Combining sparsification with depth selection in overprovisioned KANs yields smaller models with competitive accuracy.

A machine-rendered reading of the paper's core claim, the machinery that carries it, and where it could break.

Kolmogorov-Arnold networks offer interpretable alternatives to standard neural nets but enhancements often reduce that benefit. This work shows that starting with overprovisioned architectures and applying sparsification along with depth selection under a minimum description length objective allows end-to-end differentiable optimization of the model structure. Experiments indicate that while sparsification by itself is not enough, adding depth selection produces models that are substantially smaller yet match or beat accuracy on function approximation, dynamical systems, and real-world tasks. This matters for scientific machine learning where both accuracy and the ability to inspect the model are needed.

Core claim

Overprovisioned KAN architectures combined with sparsification, deep supervision, and depth selection, optimized differentiably under a minimum description length objective, allow learning compact interpretable networks that achieve competitive or superior accuracy across benchmarks without the complexity of other enhancements.

What carries the argument

Differentiable joint optimization of activations, structure, and depth under a minimum description length objective applied to overprovisioned KANs

If this is right

  • Substantially smaller models are discovered while accuracy remains competitive or better.
  • Interpretability is preserved through the principled optimization process.
  • The approach outperforms sparsification alone on multiple task types.
  • End-to-end optimization of model depth becomes practical for KANs.

Where Pith is reading between the lines

These are editorial extensions of the paper, not claims the author makes directly.

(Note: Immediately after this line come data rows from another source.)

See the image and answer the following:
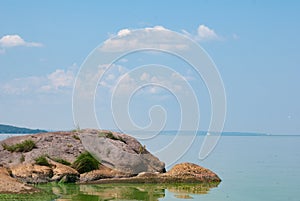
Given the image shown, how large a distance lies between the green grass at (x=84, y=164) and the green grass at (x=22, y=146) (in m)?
2.20

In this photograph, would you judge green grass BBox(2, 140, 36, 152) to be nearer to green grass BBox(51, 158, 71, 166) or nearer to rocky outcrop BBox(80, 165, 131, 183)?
green grass BBox(51, 158, 71, 166)

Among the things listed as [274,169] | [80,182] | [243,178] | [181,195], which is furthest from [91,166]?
[274,169]

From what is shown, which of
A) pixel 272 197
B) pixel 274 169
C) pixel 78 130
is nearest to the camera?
pixel 272 197

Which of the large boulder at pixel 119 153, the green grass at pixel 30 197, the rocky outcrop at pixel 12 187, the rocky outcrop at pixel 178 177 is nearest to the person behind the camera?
the green grass at pixel 30 197

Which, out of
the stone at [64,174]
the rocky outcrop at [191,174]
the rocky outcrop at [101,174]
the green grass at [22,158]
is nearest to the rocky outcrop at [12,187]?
the stone at [64,174]

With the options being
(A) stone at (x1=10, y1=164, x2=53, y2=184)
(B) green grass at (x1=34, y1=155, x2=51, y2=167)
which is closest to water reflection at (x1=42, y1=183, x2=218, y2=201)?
(A) stone at (x1=10, y1=164, x2=53, y2=184)

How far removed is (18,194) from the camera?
1695 centimetres

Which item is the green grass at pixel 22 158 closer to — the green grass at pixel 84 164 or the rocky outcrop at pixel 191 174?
the green grass at pixel 84 164

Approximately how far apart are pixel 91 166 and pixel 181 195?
491 cm

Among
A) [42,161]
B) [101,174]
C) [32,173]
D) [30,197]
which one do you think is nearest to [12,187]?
[30,197]

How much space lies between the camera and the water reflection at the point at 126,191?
60.0 feet

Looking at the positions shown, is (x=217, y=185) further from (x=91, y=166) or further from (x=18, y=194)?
(x=18, y=194)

  • Similar optimization strategies could be tested on other network types to balance size and performance.
  • This may enable wider adoption of KANs in domains requiring model inspection such as physics-informed modeling.
  • The method suggests a general template for making interpretable models more practical by overprovisioning then pruning.

Load-bearing premise

Differentiable mechanisms under the minimum description length objective can jointly optimize activations, structure, and depth end-to-end while preserving interpretability.

What would settle it

Demonstrating on the paper's benchmarks that the full method does not produce smaller models with accuracy at least as good as sparsification alone would falsify the central result.

Figures

Figures reproduced from arXiv: 2512.12448 by James Bagrow, Josh Bongard.

Figure 1
Figure 1. Figure 1: Learning the example function 𝑧 = sin 𝑥 + 𝑦 2  with Kolmogorov–Arnold Networks (KANs). Forward connections are highlighted in blue. 2 Background 2.1 Kolmogorov–Arnold Networks Kolmogorov–Arnold Networks (KANs), motivated by the Kolmogorov–Arnold Representation Theorem [17, 18, 19], consist of 𝐿 layers with shapes [𝑛0, 𝑛1, . . . , 𝑛𝐿]. The layer update is given by: 𝑥 (ℓ+1) 𝑗 = ∑︁𝑛ℓ 𝑖=1 𝜙ℓ𝑖 𝑗  𝑥 (ℓ ) 𝑖  (… view at source ↗
read the original abstract

Efforts to improve Kolmogorov--Arnold networks (KANs) with architectural enhancements have been stymied by the complexity those enhancements bring, undermining the interpretability that makes KANs attractive in the first place. Here we study overprovisioned architectures combined with sparsification, deep supervision, and depth selection, to learn compact, interpretable KANs without sacrificing accuracy. Crucially, we focus on differentiable mechanisms under a principled minimum description length objective, jointly optimizing activations, structure, and depth end-to-end. Experiments across function approximation benchmarks, dynamical systems forecasting, and real-world prediction tasks demonstrate that sparsification alone is insufficient, but the combination with depth selection achieves competitive or superior accuracy while discovering substantially smaller models. The result is a principled path toward models that are both more expressive and more interpretable, addressing a key tension in scientific machine learning.

Editorial analysis

A structured set of objections, weighed in public.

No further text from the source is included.